[GIVEN ENTRIES — start]

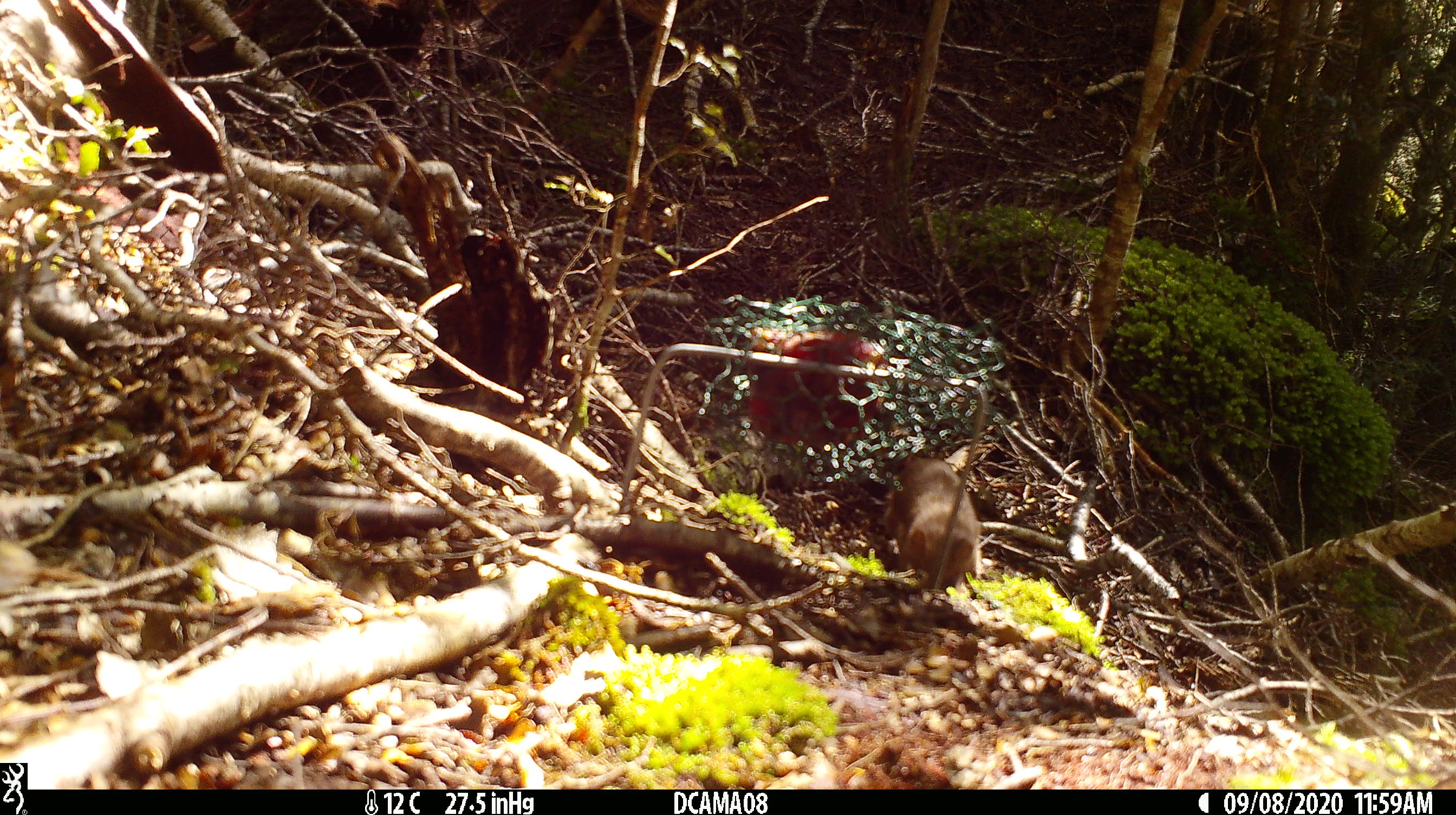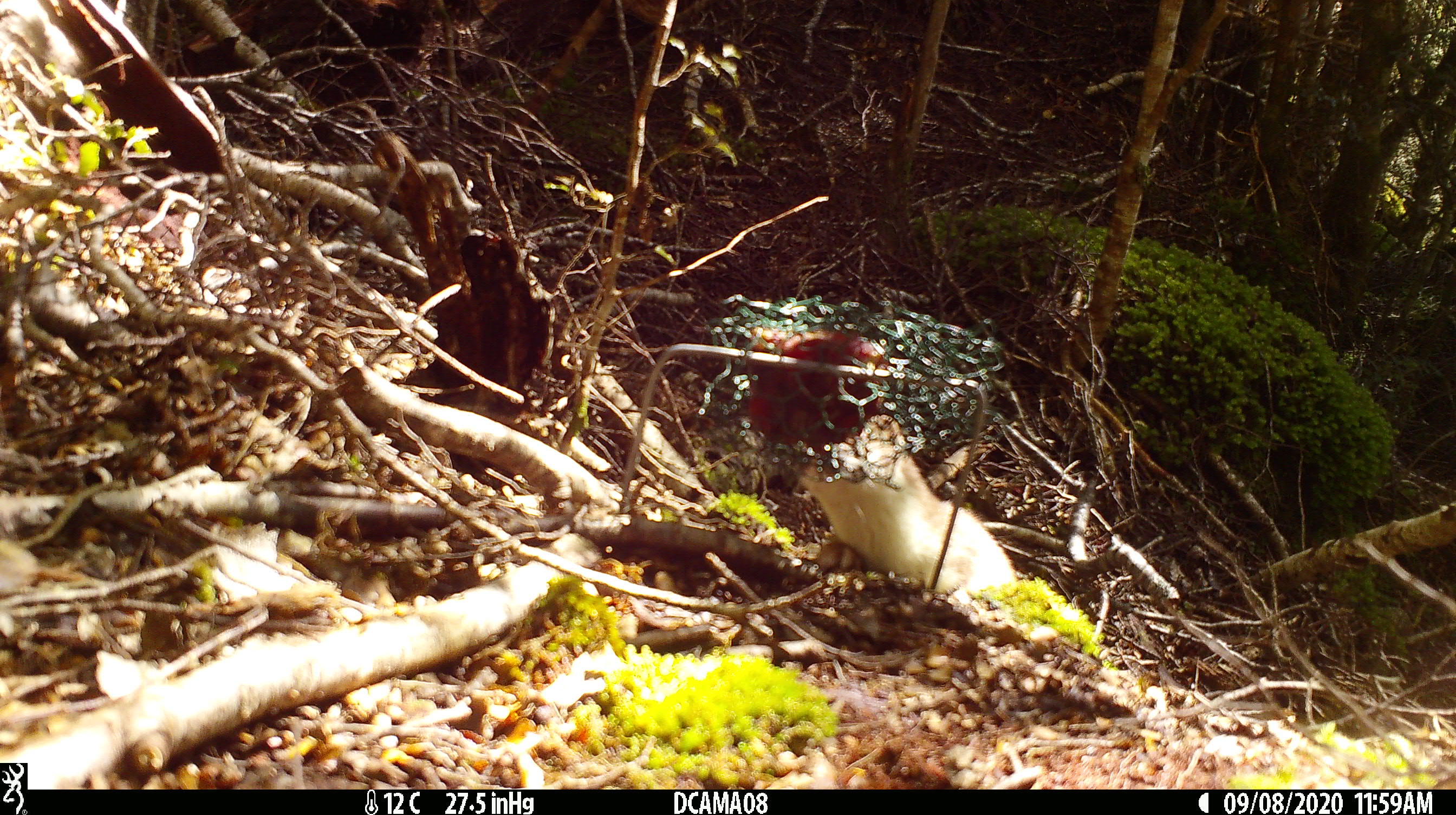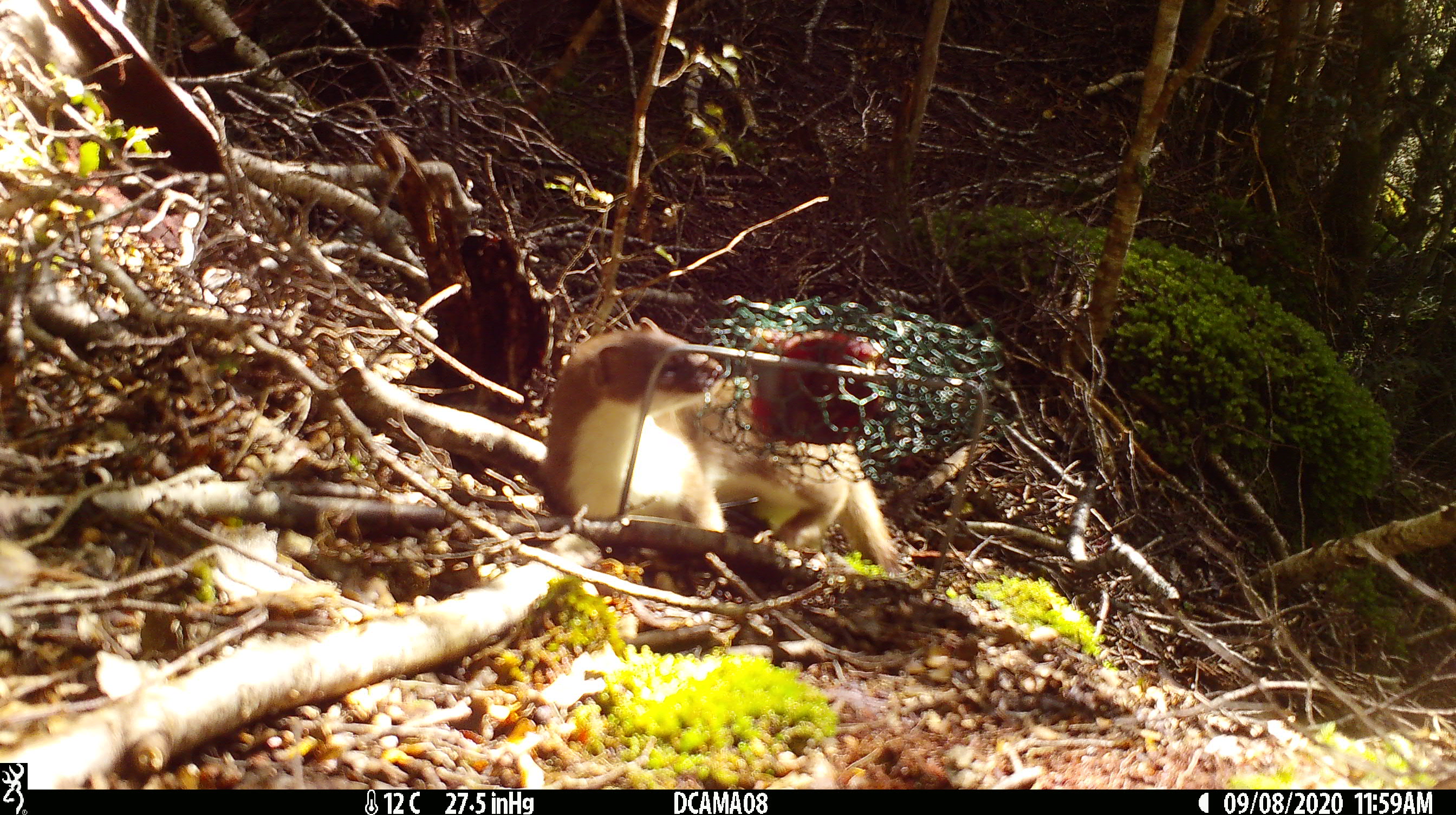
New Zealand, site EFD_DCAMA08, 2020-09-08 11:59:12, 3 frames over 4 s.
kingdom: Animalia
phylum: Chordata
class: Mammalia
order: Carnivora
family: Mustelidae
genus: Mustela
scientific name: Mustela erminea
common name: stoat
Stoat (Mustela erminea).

[GIVEN ENTRIES — finish]

GOAL OF THE EXERCISE: Write out word for word every line from the one containing "kingdom: Animalia" through the last line of the data, and no other line.

EXERCISE SOLUTION:
kingdom: Animalia
phylum: Chordata
class: Mammalia
order: Carnivora
family: Mustelidae
genus: Mustela
scientific name: Mustela erminea
common name: stoat
Stoat (Mustela erminea).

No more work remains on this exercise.